→ **Exercise aim**
Even if the data beneath seems repetitive, write it all out again exactly.

→ **Records to process**
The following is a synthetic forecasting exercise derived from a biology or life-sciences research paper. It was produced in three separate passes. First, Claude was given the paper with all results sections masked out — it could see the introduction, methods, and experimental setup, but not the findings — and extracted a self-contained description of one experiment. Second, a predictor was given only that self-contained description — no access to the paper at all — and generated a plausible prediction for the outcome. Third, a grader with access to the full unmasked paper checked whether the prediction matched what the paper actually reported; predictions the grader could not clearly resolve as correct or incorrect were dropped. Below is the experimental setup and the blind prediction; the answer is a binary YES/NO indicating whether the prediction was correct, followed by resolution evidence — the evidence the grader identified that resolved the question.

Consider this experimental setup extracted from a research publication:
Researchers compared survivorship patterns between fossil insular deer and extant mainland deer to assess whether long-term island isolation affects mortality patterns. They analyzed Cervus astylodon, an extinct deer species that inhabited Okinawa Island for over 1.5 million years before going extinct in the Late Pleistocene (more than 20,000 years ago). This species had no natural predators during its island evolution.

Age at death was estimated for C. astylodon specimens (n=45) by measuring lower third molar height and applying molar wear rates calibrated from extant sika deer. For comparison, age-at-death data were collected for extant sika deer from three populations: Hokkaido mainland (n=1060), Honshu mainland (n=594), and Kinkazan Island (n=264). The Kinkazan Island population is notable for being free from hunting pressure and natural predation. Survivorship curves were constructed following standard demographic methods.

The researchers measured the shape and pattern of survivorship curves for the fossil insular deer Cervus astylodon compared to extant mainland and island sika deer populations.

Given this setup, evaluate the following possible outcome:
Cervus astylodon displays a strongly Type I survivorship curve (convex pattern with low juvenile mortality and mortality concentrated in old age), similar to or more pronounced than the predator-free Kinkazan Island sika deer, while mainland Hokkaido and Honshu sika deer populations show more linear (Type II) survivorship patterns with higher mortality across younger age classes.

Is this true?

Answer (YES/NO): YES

→ **Exercise solution**
The following is a synthetic forecasting exercise derived from a biology or life-sciences research paper. It was produced in three separate passes. First, Claude was given the paper with all results sections masked out — it could see the introduction, methods, and experimental setup, but not the findings — and extracted a self-contained description of one experiment. Second, a predictor was given only that self-contained description — no access to the paper at all — and generated a plausible prediction for the outcome. Third, a grader with access to the full unmasked paper checked whether the prediction matched what the paper actually reported; predictions the grader could not clearly resolve as correct or incorrect were dropped. Below is the experimental setup and the blind prediction; the answer is a binary YES/NO indicating whether the prediction was correct, followed by resolution evidence — the evidence the grader identified that resolved the question.

Consider this experimental setup extracted from a research publication:
Researchers compared survivorship patterns between fossil insular deer and extant mainland deer to assess whether long-term island isolation affects mortality patterns. They analyzed Cervus astylodon, an extinct deer species that inhabited Okinawa Island for over 1.5 million years before going extinct in the Late Pleistocene (more than 20,000 years ago). This species had no natural predators during its island evolution.

Age at death was estimated for C. astylodon specimens (n=45) by measuring lower third molar height and applying molar wear rates calibrated from extant sika deer. For comparison, age-at-death data were collected for extant sika deer from three populations: Hokkaido mainland (n=1060), Honshu mainland (n=594), and Kinkazan Island (n=264). The Kinkazan Island population is notable for being free from hunting pressure and natural predation. Survivorship curves were constructed following standard demographic methods.

The researchers measured the shape and pattern of survivorship curves for the fossil insular deer Cervus astylodon compared to extant mainland and island sika deer populations.

Given this setup, evaluate the following possible outcome:
Cervus astylodon displays a strongly Type I survivorship curve (convex pattern with low juvenile mortality and mortality concentrated in old age), similar to or more pronounced than the predator-free Kinkazan Island sika deer, while mainland Hokkaido and Honshu sika deer populations show more linear (Type II) survivorship patterns with higher mortality across younger age classes.

Is this true?

Answer (YES/NO): YES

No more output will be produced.